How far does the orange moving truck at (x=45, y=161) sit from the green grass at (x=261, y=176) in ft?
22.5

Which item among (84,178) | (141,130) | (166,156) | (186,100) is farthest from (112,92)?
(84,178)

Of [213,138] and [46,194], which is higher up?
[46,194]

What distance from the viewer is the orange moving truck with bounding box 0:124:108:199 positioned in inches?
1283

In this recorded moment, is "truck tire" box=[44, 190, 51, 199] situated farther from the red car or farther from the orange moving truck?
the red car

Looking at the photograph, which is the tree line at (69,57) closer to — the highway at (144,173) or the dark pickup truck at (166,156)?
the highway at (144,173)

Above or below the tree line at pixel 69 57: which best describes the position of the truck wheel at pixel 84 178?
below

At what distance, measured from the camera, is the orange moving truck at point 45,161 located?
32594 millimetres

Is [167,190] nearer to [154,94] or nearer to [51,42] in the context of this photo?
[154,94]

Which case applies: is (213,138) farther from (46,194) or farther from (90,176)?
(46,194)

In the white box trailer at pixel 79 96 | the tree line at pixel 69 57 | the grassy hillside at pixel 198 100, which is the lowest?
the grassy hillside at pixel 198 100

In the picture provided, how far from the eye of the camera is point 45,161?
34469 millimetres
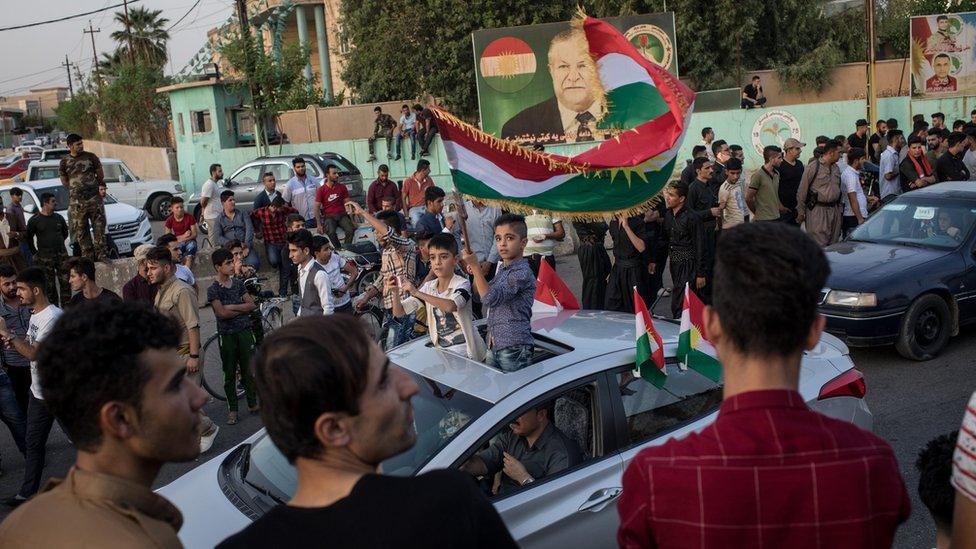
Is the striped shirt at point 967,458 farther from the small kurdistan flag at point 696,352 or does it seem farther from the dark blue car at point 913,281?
the dark blue car at point 913,281

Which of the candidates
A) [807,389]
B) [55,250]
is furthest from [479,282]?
[55,250]

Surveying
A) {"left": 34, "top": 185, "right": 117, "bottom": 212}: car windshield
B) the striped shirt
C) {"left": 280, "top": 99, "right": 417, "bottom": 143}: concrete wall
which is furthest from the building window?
the striped shirt

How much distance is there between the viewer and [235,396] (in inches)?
325

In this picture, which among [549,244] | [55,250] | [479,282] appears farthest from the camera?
[55,250]

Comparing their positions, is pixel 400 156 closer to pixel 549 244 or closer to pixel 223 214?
pixel 223 214

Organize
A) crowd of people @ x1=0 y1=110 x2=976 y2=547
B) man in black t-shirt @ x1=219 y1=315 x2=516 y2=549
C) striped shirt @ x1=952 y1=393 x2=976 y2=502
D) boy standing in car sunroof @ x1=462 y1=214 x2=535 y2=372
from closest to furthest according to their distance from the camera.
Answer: man in black t-shirt @ x1=219 y1=315 x2=516 y2=549 < crowd of people @ x1=0 y1=110 x2=976 y2=547 < striped shirt @ x1=952 y1=393 x2=976 y2=502 < boy standing in car sunroof @ x1=462 y1=214 x2=535 y2=372

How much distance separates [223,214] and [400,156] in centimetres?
1460

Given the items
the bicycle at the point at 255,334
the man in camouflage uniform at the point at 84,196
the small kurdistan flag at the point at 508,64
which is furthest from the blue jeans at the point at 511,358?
the small kurdistan flag at the point at 508,64

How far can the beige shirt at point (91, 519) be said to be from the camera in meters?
1.94

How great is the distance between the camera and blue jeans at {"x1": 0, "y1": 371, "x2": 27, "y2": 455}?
7160mm

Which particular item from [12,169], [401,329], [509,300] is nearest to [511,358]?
[509,300]

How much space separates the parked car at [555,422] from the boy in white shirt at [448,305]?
33cm

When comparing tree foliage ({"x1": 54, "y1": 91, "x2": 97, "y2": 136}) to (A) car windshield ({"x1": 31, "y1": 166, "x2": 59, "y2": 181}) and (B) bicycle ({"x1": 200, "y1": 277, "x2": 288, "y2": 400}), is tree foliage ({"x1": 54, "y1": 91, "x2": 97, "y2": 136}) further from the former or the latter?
(B) bicycle ({"x1": 200, "y1": 277, "x2": 288, "y2": 400})

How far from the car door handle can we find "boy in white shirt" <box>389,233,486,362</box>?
3.84 ft
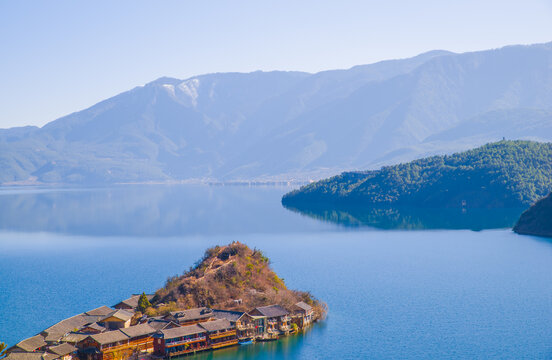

———

▶ **Directions for this task**
Locate each line of the entries above containing the string "people" and copy it out. Case counts.

▶ **Answer to this exercise**
A) crowd of people @ x1=0 y1=110 x2=976 y2=547
Answer: man in black t-shirt @ x1=219 y1=315 x2=516 y2=549 < crowd of people @ x1=0 y1=110 x2=976 y2=547 < striped shirt @ x1=952 y1=393 x2=976 y2=502 < boy standing in car sunroof @ x1=462 y1=214 x2=535 y2=372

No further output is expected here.